====== DATA RECORDS
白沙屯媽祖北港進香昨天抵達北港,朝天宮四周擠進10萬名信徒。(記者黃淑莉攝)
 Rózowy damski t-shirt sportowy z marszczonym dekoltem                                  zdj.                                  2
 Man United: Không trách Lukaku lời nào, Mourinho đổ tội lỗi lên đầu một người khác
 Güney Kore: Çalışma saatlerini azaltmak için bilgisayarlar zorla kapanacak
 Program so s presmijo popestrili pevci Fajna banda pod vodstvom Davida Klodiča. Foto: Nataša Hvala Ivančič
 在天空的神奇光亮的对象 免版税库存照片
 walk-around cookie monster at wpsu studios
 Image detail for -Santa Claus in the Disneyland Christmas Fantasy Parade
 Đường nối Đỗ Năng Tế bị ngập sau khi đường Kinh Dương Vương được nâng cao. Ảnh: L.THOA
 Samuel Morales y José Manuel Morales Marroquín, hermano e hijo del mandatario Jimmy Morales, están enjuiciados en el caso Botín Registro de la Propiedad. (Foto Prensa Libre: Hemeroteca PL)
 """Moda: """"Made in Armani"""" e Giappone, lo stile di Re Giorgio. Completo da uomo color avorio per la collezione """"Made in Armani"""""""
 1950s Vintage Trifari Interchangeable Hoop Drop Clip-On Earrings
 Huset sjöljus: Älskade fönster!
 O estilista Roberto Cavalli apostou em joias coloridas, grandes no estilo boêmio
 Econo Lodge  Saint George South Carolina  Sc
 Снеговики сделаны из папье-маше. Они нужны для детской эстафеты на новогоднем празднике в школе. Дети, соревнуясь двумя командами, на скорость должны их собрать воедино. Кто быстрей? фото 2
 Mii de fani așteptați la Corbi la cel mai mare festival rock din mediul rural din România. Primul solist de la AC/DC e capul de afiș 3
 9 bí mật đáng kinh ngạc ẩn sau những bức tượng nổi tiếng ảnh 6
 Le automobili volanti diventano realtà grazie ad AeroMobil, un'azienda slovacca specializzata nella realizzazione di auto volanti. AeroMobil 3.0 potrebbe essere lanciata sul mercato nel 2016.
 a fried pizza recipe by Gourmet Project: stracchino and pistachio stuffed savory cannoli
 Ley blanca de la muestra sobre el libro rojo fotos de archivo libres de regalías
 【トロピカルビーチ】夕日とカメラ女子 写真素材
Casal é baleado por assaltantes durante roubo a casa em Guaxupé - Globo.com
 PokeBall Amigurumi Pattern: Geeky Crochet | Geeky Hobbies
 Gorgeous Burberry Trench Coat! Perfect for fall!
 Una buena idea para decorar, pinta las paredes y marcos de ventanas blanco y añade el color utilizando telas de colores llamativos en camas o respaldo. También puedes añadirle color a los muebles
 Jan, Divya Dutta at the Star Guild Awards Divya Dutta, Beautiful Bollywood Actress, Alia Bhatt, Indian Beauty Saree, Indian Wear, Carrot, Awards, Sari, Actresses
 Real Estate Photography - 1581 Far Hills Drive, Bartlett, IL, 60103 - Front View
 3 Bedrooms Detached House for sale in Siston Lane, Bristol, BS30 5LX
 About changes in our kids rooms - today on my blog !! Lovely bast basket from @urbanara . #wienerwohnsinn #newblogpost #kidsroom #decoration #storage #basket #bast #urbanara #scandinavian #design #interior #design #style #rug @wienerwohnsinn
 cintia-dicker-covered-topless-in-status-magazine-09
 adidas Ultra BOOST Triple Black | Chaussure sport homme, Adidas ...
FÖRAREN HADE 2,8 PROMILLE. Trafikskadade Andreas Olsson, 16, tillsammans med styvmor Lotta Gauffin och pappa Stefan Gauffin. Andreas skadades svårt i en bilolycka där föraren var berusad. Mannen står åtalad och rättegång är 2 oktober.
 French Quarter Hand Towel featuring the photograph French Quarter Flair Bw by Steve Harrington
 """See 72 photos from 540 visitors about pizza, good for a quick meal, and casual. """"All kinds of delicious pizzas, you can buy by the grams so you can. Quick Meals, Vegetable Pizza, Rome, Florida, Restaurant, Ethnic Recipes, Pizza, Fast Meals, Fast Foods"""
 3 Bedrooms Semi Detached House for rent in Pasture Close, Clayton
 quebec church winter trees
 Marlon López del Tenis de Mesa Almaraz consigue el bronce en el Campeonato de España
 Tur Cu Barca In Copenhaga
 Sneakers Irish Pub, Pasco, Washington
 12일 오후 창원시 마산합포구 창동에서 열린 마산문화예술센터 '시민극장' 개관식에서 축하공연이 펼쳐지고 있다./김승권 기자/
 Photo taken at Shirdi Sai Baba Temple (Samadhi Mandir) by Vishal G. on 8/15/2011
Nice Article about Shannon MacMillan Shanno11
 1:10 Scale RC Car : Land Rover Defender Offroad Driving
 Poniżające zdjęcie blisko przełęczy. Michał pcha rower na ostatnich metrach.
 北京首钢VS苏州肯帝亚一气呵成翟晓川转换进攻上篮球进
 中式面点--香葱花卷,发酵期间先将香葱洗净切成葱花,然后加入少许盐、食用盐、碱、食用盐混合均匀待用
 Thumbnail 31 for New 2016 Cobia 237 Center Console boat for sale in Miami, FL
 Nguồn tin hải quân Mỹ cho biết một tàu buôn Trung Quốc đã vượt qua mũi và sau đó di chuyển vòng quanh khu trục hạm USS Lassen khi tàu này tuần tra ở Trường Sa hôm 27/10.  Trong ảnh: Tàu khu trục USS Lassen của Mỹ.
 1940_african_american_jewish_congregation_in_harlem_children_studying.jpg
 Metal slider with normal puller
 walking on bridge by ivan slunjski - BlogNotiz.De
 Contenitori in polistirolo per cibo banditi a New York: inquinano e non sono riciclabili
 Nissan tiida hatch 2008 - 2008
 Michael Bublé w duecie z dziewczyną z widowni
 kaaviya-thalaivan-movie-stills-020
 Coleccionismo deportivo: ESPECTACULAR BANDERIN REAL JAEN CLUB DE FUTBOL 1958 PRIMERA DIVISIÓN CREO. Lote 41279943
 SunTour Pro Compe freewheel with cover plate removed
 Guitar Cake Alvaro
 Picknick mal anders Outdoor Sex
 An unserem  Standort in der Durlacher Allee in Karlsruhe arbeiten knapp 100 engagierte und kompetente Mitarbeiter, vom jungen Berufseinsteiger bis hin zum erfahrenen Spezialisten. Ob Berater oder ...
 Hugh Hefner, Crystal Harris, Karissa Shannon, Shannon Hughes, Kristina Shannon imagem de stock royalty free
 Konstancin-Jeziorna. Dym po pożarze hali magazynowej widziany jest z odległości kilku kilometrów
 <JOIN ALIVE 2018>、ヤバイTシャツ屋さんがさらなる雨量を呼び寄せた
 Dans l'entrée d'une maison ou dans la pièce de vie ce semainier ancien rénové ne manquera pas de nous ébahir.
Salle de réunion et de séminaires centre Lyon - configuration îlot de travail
============
From the entries above, write out only the lines starting at the line that holds "a fried pizza" and ending at the line that holds "Una buena idea", keeping both and matching them exactly.

=== RESULT FOR THIS EXERCISE ===
 a fried pizza recipe by Gourmet Project: stracchino and pistachio stuffed savory cannoli
 Ley blanca de la muestra sobre el libro rojo fotos de archivo libres de regalías
 【トロピカルビーチ】夕日とカメラ女子 写真素材
Casal é baleado por assaltantes durante roubo a casa em Guaxupé - Globo.com
 PokeBall Amigurumi Pattern: Geeky Crochet | Geeky Hobbies
 Gorgeous Burberry Trench Coat! Perfect for fall!
 Una buena idea para decorar, pinta las paredes y marcos de ventanas blanco y añade el color utilizando telas de colores llamativos en camas o respaldo. También puedes añadirle color a los muebles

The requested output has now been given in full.